VMware Best Practice Guide

Introduction

This document illustrates recommended configurations for various aspects of a VMware environment in tandem with a StorTrends SAN. Examples are given within particular sections to help further illustrate how a certain feature or configuration benefits the user. The StorTrends family of SANs utilize a variety of product integrations and performance tuning mechanisms in order to enhance and simplify the overall performance and manageability of a virtualized environment.

Prerequisites

In order to have a proper understanding about the information found within this document, readers should have a good understanding of the following topics:

  • Configuration and operation of VMware vSphere
  • Configuration and operation of the StorTrends SAN
  • Operating systems such as Windows and various Linux distributions

Additional Resources

In addition to the recommendations found within this document, the following guides should provide recommendation for specific applications within the virtualized environment:

Intended Audience

This guide is intended for IT Managers, Solutions Architects and Server Administrators with the desire to implement a StorTrends SAN within their current, or a new, VMware environment.

NOTE: The information found in this guide is intended to give general recommendations that should apply to a majority of VMware environments. In some cases, these recommendations may not be applicable. That determination should be based on individual and business requirements.

Host Based Connectivity

The StorTrends family of SANs offer iSCSI connectivity, both 1 GbE and 10 GbE. The below recommendations will allow users to have optimized connections between their StorTrends SAN and their VMware environment.

Networking Recommendations

Within each VMware ESXi host, there should be separate port adapters for management and iSCSI traffic purposes. If there are multiple iSCSI ports within the VMware ESXi hosts that are under the same subnet, these ports should be added to the 'Network Port Binding' list for each host.

NOTE: For more information on port binding, follow the following link to a KB article that goes into further detail on the subject: VMware KB article 2038869

In order to add these ports to that list:

  • Go to the specific VMware ESXi host within your vCenter and go under the 'Manage' tab.
  • From this tab, go to the 'Storage' sub-tab and choose 'Storage Adapters'.
  • Find the iSCSI Software Adapter (usually at the end of the list).
  • Under the 'Adapter Details' section, find the 'Network Port Binding' and click on the green '+' to bring up a list of available VMkernel adapters.
NOTE: Do NOT add management port adapters to this list.
NOTE: VMware vSphere versions 4.x, 5.0, 5.1, 5.5 and 6.0 do not support routing for any port being used for port binding. For this reason, be sure that the StorTrends SAN and all iSCSI VMkernel ports are on the same subnet and are able to communicate directly with each other.

Jumbo Frames

Jumbo frames, while not required, are recommended for environments that have high throughput requirements. This will require jumbo frames to be enabled from the StorTrends SAN, the switch and each individual VMware ESXi host.

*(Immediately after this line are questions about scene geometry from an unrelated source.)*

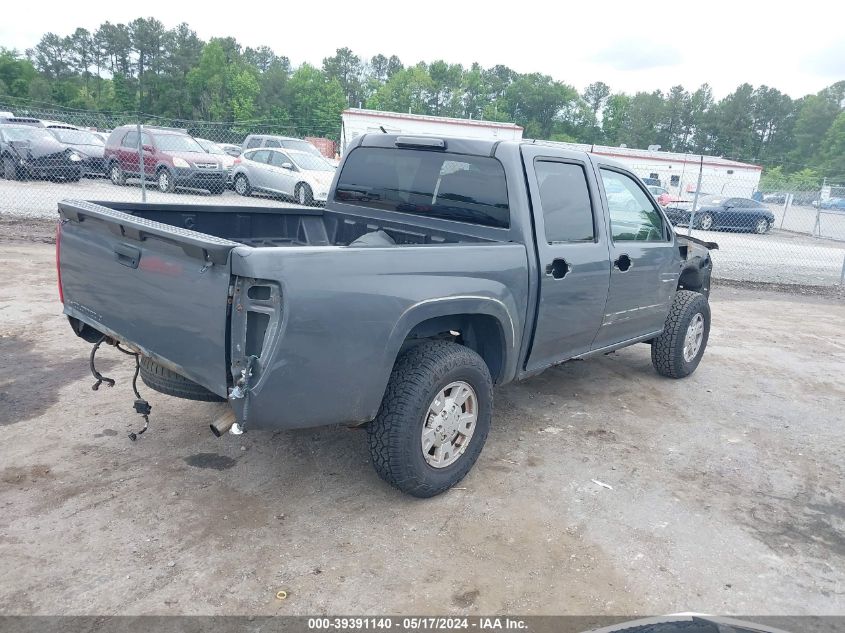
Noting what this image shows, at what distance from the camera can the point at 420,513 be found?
3367 millimetres

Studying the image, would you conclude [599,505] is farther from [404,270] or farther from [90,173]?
[90,173]

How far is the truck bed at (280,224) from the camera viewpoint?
→ 162 inches

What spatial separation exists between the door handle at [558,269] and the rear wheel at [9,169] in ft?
53.5

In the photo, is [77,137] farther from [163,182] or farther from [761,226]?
[761,226]

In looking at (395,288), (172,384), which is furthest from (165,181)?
(395,288)

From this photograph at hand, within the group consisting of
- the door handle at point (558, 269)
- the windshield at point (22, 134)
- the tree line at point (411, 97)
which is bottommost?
the door handle at point (558, 269)

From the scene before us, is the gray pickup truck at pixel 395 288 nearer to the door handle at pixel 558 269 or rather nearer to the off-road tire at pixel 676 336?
the door handle at pixel 558 269

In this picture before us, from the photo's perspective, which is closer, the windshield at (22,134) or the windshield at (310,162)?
the windshield at (22,134)

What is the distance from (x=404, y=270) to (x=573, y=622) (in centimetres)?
169

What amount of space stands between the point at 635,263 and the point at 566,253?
0.97 meters

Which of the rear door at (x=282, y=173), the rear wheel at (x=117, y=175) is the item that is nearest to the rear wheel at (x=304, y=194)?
the rear door at (x=282, y=173)

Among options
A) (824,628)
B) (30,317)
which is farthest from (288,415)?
(30,317)

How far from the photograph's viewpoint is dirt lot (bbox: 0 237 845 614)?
2.75 m

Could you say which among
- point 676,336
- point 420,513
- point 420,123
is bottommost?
point 420,513
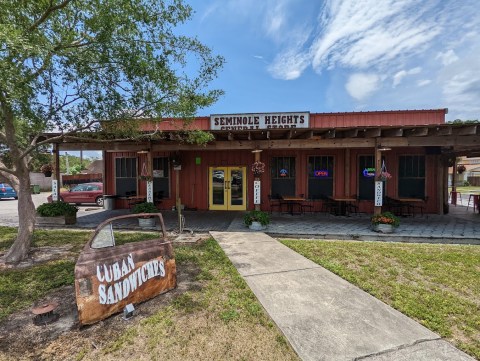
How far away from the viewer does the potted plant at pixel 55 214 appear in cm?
886

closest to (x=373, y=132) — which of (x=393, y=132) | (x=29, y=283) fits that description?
(x=393, y=132)

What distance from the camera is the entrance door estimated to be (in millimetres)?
11523

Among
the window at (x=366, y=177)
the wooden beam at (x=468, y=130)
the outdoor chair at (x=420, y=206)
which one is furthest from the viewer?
the window at (x=366, y=177)

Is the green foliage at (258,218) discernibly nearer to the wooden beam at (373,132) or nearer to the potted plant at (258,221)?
the potted plant at (258,221)

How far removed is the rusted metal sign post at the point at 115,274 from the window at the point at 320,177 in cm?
827

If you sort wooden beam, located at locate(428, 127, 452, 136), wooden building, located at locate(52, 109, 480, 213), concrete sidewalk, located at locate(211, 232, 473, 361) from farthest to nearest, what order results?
wooden building, located at locate(52, 109, 480, 213)
wooden beam, located at locate(428, 127, 452, 136)
concrete sidewalk, located at locate(211, 232, 473, 361)

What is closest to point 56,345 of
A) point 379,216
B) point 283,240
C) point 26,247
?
point 26,247

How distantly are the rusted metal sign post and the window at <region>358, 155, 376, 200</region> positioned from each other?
9.24m

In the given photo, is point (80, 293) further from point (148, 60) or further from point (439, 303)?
point (439, 303)

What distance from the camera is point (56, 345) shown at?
2740mm

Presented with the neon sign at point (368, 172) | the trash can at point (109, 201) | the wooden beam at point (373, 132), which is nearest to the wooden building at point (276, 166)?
the neon sign at point (368, 172)

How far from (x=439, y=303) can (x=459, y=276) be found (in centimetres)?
140

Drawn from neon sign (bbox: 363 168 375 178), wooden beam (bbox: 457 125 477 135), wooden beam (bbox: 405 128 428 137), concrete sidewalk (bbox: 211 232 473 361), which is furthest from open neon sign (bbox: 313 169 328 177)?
concrete sidewalk (bbox: 211 232 473 361)

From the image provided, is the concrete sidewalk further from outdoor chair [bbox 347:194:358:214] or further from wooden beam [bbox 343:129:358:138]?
outdoor chair [bbox 347:194:358:214]
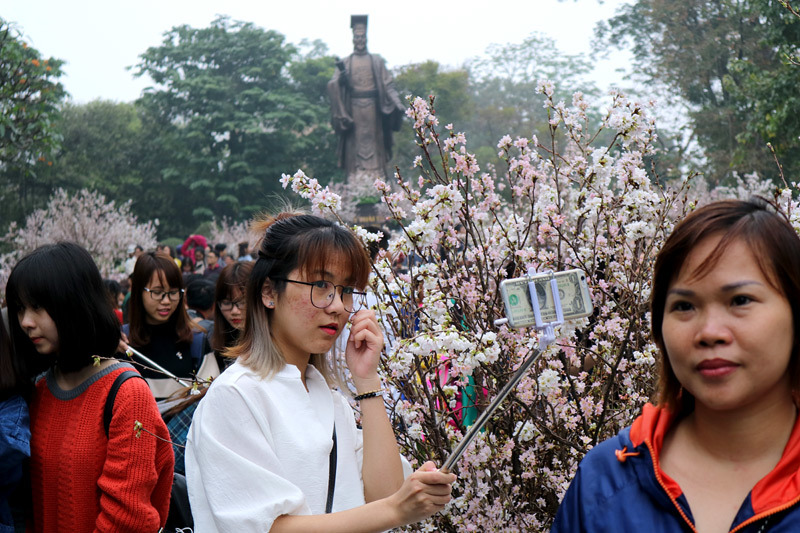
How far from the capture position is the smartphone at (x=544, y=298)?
1470 mm

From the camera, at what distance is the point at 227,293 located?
402cm

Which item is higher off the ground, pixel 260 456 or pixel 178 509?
pixel 260 456

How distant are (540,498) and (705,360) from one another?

In order to enable this on the StorTrends SAN:

  • Login to the ManageTrends UI and click on the 'Control Panel' for the Left Controller found on the left-hand navigation tree.
  • Under the 'Network' section, click on 'TCP-IP'.
  • Find the interface that will have jumbo frames enabled from the dropdown and check the jumbo frame status to the right of the dropdown. If the status shows a gray 'X', click the 'Enable' button to enable jumbo frames for that interface.

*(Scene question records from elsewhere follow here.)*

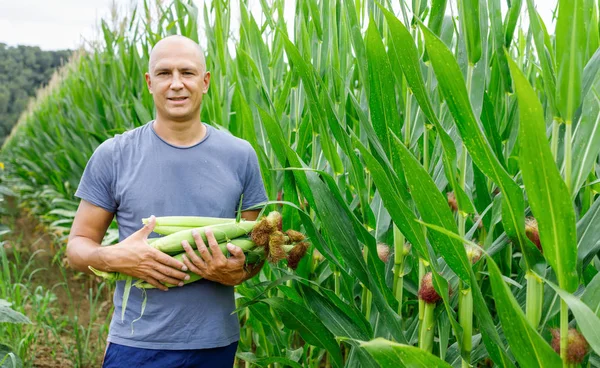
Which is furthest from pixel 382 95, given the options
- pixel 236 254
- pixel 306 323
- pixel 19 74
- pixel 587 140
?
pixel 19 74

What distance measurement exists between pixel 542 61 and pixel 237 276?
921 millimetres

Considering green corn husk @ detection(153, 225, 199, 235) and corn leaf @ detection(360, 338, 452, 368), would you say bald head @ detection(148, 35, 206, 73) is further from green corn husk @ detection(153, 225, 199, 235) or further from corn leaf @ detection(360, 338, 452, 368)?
corn leaf @ detection(360, 338, 452, 368)

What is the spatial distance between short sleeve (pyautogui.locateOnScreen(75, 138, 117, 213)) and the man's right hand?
0.22 metres

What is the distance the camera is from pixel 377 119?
136cm

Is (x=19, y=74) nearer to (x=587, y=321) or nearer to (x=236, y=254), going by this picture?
(x=236, y=254)

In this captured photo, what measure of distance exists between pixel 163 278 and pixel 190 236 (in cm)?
14

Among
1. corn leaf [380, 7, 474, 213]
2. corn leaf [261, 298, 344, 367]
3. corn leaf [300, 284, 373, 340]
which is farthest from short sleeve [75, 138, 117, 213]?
corn leaf [380, 7, 474, 213]

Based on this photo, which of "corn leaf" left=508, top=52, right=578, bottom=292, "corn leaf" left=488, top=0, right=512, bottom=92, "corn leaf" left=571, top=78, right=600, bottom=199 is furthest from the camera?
"corn leaf" left=488, top=0, right=512, bottom=92

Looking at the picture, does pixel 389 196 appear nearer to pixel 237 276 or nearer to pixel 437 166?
pixel 437 166

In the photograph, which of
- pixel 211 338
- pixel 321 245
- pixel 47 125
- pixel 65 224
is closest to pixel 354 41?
pixel 321 245

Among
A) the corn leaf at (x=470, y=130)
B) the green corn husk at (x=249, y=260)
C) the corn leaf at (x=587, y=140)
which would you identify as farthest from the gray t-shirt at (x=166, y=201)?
the corn leaf at (x=587, y=140)

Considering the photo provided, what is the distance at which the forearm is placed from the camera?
64.8 inches

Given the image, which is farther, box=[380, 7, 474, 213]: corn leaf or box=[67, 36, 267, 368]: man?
box=[67, 36, 267, 368]: man

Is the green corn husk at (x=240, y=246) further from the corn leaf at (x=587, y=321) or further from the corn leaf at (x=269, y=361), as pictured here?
the corn leaf at (x=587, y=321)
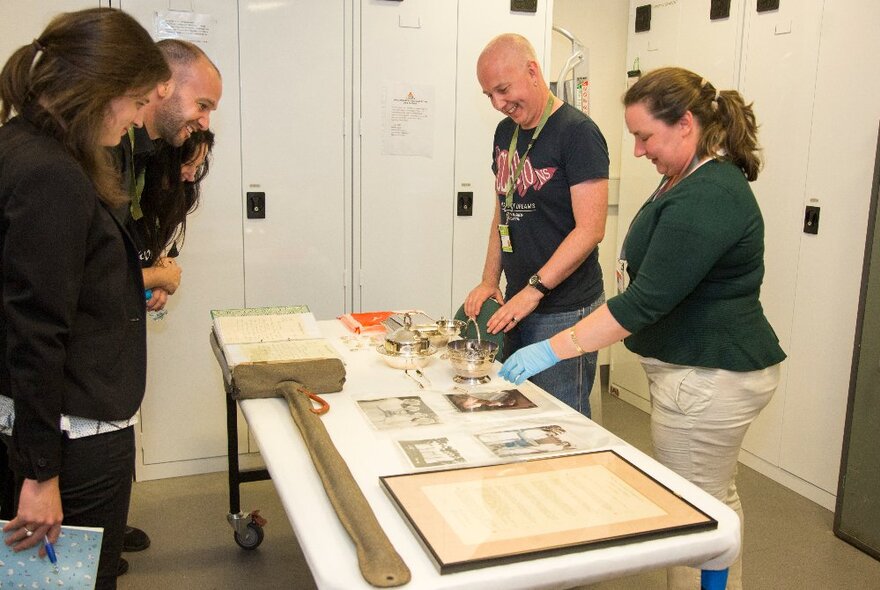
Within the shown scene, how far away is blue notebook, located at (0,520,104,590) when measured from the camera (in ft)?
4.25

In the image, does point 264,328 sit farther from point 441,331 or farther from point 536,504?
point 536,504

In order to enable this on the VMware ESXi host:

  • Login to vCenter and navigate to the host in question. Click on the 'Manage' tab and then click on the 'Networking' sub-tab.
  • Under the 'Virtual switches' option, find the proper vSwitch from the list and click on the pencil icon to change its settings. Change the MTU value from 1500 to 9000.
  • Under the 'VMkernel adapters' option, find the VMkernel that correlates to the vSwitch that was modified above and click the pencil icon to change its settings. Go under 'NIC settings' and change the MTU to 9000.

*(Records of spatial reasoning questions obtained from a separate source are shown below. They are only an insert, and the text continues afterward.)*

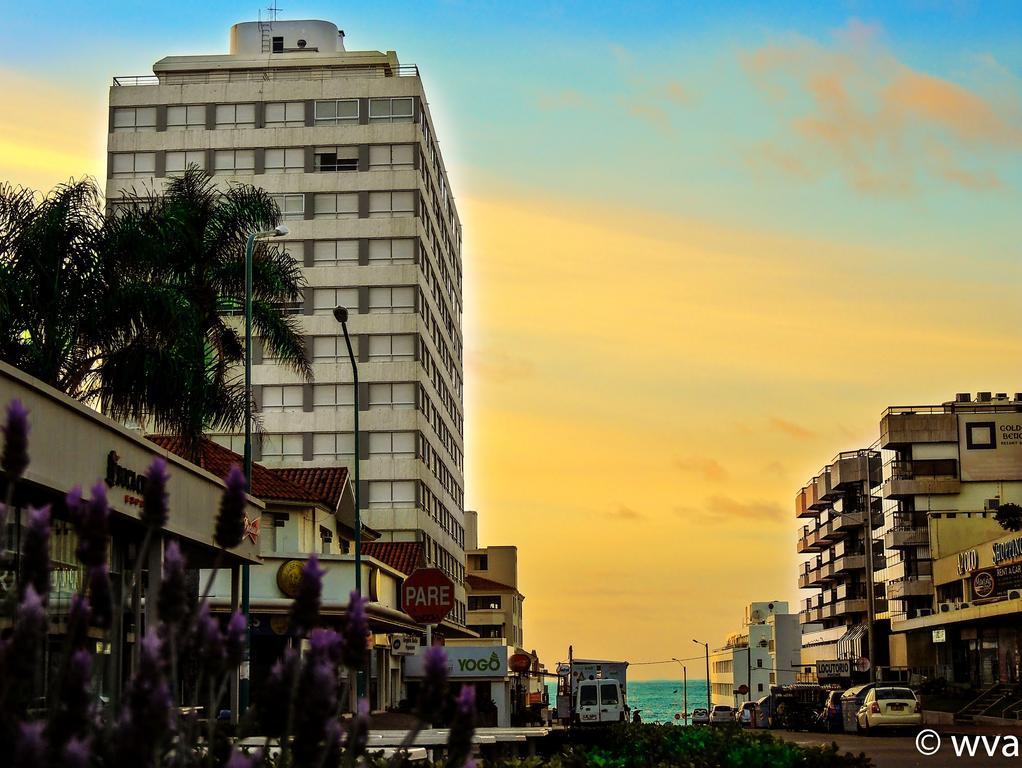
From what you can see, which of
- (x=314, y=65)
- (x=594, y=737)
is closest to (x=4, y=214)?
(x=594, y=737)

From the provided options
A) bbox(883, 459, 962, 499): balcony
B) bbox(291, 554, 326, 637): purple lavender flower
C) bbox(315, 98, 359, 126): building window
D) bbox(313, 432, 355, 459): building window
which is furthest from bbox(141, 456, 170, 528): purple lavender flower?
bbox(883, 459, 962, 499): balcony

In order to enable jumbo frames for your switch, consult the switch's user manual.

Teaming Options and MCS/MPIO

There are a few options for increasing the available throughput of the environment as a whole; both on the StorTrends SAN side as well as the individual VMs (if the data drives are presented through the VM's iSCSI initiator).

On the StorTrends SAN side, teaming the physical NICs of each controller can give a boost to throughput capabilities. There are a few options for teaming including Round Robin, Adaptive Load Balancing, and Link Aggregation Control Protocol (802.3ad). To gain more knowledge on these options, take a look at the StorTrends Alias Configuration Guide.

For individual VMs, Multiple Connections per Sessions (MCS) or Multipath I/O (MPIO) can be helpful protocols for increasing throughput of the VM. The main difference between the two protocols is that MCS creates multiple sessions on the same connection whereas MPIO creates multiple paths from physical connections. For more information on both protocols, and to see how to implement these protocols in Windows environments, take a look at the StorTrends MPIO/MCS Comparison Guide.

Round Robin Multipathing

Round robin multipathing is a VMware ESXi parameter that will create both redundancy and increased throughput for iSCSI connections. This setting needs to be applied on a per target basis. Below are steps to follow in order to do this manually:

  • Login to vCenter and navigate to the host in question. Click on the 'Manage' tab and then click on the 'Storage' sub-tab. Click on the 'Storage Devices' option and choose a device that is connected to the StorTrends SAN. Then, under the 'Device Details', click on 'Edit Multipathing…'
  • In the dropdown under 'Path selection policy:', choose 'Round Robin (VMware)'.
NOTE: If there are a multitude of targets to go through, StorTrends Support can offer a customized script that will make the changes for all targets that are connecting to a StorTrends LUN.
NOTE: It is recommended that round robin multipath be set for all iSCSI connections associated with the StorTrends SAN. This will allow for additional performance as seen in the performance section, below.

iSCSI Timeout Values

All StorTrends SANs are all fully redundant with dual-controllers. In the event of a failover, the user must ensure that proper timeout values are set throughout the environment in order to ensure no loss in connectivity. For VMware, change the following option in the iSCSI adapter.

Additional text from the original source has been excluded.